Find the line with "Tennis-Legende Boris Becker." in the entries below, then reproduce it and every line after it down to and including the line with "Studio Notícias |", exactly.

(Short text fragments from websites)
──────

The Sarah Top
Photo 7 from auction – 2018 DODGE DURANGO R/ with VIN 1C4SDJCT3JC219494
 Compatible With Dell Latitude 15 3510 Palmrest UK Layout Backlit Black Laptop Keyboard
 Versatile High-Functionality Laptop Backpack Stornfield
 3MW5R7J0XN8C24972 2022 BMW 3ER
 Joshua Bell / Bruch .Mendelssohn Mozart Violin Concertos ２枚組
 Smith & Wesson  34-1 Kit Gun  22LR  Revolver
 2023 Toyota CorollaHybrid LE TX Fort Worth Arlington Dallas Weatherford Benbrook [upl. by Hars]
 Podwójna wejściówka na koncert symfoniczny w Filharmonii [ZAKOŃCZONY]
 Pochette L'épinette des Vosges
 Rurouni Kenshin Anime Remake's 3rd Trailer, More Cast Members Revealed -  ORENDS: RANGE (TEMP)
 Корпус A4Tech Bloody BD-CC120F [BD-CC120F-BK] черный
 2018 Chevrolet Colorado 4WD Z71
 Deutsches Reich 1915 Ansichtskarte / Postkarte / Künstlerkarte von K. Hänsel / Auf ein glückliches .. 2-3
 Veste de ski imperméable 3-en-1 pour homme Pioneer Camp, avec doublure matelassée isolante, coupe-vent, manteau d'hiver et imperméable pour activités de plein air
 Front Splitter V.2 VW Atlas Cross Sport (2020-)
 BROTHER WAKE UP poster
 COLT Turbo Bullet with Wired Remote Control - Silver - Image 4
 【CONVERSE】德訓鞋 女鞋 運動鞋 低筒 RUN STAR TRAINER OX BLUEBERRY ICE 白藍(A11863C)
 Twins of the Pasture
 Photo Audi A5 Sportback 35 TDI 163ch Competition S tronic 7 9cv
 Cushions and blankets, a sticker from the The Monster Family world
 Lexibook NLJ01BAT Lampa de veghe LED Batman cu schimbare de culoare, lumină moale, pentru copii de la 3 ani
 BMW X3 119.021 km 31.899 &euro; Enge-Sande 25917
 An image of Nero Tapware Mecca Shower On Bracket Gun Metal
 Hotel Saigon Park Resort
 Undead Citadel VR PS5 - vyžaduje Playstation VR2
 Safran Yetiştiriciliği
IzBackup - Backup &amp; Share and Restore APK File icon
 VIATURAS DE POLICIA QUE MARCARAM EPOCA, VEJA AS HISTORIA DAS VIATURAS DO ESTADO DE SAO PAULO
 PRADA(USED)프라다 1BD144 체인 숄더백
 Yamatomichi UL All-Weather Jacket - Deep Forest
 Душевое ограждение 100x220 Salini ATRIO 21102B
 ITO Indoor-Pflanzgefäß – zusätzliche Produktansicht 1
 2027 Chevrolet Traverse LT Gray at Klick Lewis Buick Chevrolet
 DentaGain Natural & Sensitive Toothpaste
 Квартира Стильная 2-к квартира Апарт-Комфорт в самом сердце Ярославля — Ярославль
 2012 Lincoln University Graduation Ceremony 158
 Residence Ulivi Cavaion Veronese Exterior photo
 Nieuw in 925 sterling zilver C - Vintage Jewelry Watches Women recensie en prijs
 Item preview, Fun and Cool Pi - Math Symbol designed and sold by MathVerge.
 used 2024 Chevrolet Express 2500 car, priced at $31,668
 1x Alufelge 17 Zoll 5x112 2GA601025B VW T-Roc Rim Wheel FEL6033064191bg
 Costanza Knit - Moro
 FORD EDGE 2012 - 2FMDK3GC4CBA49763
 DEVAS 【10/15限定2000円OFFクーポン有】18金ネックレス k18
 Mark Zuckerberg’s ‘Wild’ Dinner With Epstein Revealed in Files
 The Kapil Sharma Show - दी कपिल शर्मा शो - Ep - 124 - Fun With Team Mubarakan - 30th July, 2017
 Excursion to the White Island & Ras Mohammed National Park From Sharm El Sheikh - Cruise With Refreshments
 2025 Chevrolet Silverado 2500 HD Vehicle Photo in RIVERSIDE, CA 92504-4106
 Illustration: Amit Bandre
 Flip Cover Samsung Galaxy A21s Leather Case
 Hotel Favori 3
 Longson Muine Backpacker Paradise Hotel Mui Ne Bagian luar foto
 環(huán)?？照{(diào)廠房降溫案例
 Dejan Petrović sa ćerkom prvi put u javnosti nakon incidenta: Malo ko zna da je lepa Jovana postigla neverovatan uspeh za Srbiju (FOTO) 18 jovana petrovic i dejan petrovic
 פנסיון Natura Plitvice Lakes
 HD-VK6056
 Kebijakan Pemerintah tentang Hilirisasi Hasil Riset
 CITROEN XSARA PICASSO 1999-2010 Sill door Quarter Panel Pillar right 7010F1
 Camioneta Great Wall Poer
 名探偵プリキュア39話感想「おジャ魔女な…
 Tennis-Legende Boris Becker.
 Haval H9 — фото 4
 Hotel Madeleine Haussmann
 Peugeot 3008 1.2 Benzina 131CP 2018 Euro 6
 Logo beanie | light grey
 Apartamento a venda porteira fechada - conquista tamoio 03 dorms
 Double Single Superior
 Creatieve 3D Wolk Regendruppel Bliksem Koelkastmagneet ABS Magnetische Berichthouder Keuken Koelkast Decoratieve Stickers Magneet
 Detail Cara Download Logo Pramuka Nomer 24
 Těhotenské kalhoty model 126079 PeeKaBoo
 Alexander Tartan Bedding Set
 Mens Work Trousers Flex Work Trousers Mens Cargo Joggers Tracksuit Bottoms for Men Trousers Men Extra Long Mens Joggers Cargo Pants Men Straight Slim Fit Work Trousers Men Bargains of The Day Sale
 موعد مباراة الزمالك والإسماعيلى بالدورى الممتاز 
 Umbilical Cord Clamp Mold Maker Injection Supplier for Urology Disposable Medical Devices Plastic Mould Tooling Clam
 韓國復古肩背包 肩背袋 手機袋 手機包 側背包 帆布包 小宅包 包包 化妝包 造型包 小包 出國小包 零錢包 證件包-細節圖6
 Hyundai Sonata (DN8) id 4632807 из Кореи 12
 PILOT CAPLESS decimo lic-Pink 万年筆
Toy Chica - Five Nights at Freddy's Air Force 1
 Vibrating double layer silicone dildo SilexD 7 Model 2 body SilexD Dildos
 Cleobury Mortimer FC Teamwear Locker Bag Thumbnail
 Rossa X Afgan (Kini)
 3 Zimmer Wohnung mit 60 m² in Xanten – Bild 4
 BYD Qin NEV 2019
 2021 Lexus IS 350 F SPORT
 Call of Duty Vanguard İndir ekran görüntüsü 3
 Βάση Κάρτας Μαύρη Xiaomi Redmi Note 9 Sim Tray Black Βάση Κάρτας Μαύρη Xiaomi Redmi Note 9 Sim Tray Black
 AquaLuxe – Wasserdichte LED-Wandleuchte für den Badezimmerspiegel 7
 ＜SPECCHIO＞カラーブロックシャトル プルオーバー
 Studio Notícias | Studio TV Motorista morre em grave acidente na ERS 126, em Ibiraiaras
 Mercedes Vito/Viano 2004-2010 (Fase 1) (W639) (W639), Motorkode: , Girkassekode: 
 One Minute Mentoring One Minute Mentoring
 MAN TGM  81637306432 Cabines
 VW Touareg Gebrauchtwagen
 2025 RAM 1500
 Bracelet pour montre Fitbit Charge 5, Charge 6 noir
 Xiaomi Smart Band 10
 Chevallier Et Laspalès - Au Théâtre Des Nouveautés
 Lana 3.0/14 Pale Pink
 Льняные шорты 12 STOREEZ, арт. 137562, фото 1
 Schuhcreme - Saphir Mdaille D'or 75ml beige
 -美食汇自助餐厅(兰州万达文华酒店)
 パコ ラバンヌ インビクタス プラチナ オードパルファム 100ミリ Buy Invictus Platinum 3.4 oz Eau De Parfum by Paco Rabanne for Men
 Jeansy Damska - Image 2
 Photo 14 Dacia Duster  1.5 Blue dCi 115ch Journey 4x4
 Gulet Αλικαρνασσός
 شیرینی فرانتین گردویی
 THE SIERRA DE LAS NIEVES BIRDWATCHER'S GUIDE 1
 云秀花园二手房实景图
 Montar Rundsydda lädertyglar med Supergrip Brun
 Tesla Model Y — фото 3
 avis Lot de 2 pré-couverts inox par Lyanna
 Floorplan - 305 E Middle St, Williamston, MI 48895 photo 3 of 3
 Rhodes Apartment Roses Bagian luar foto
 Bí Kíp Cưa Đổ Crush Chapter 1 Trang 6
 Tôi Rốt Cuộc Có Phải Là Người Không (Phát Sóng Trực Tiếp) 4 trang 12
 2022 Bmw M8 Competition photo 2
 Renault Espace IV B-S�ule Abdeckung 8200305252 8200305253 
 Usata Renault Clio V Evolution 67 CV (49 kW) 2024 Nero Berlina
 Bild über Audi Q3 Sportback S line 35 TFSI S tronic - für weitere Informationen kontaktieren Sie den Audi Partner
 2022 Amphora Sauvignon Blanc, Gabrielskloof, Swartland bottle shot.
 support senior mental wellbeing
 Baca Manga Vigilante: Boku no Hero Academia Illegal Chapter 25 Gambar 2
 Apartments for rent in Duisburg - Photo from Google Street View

──────

RESPONSE AREA –
 Tennis-Legende Boris Becker.
 Haval H9 — фото 4
 Hotel Madeleine Haussmann
 Peugeot 3008 1.2 Benzina 131CP 2018 Euro 6
 Logo beanie | light grey
 Apartamento a venda porteira fechada - conquista tamoio 03 dorms
 Double Single Superior
 Creatieve 3D Wolk Regendruppel Bliksem Koelkastmagneet ABS Magnetische Berichthouder Keuken Koelkast Decoratieve Stickers Magneet
 Detail Cara Download Logo Pramuka Nomer 24
 Těhotenské kalhoty model 126079 PeeKaBoo
 Alexander Tartan Bedding Set
 Mens Work Trousers Flex Work Trousers Mens Cargo Joggers Tracksuit Bottoms for Men Trousers Men Extra Long Mens Joggers Cargo Pants Men Straight Slim Fit Work Trousers Men Bargains of The Day Sale
 موعد مباراة الزمالك والإسماعيلى بالدورى الممتاز 
 Umbilical Cord Clamp Mold Maker Injection Supplier for Urology Disposable Medical Devices Plastic Mould Tooling Clam
 韓國復古肩背包 肩背袋 手機袋 手機包 側背包 帆布包 小宅包 包包 化妝包 造型包 小包 出國小包 零錢包 證件包-細節圖6
 Hyundai Sonata (DN8) id 4632807 из Кореи 12
 PILOT CAPLESS decimo lic-Pink 万年筆
Toy Chica - Five Nights at Freddy's Air Force 1
 Vibrating double layer silicone dildo SilexD 7 Model 2 body SilexD Dildos
 Cleobury Mortimer FC Teamwear Locker Bag Thumbnail
 Rossa X Afgan (Kini)
 3 Zimmer Wohnung mit 60 m² in Xanten – Bild 4
 BYD Qin NEV 2019
 2021 Lexus IS 350 F SPORT
 Call of Duty Vanguard İndir ekran görüntüsü 3
 Βάση Κάρτας Μαύρη Xiaomi Redmi Note 9 Sim Tray Black Βάση Κάρτας Μαύρη Xiaomi Redmi Note 9 Sim Tray Black
 AquaLuxe – Wasserdichte LED-Wandleuchte für den Badezimmerspiegel 7
 ＜SPECCHIO＞カラーブロックシャトル プルオーバー
 Studio Notícias | Studio TV Motorista morre em grave acidente na ERS 126, em Ibiraiaras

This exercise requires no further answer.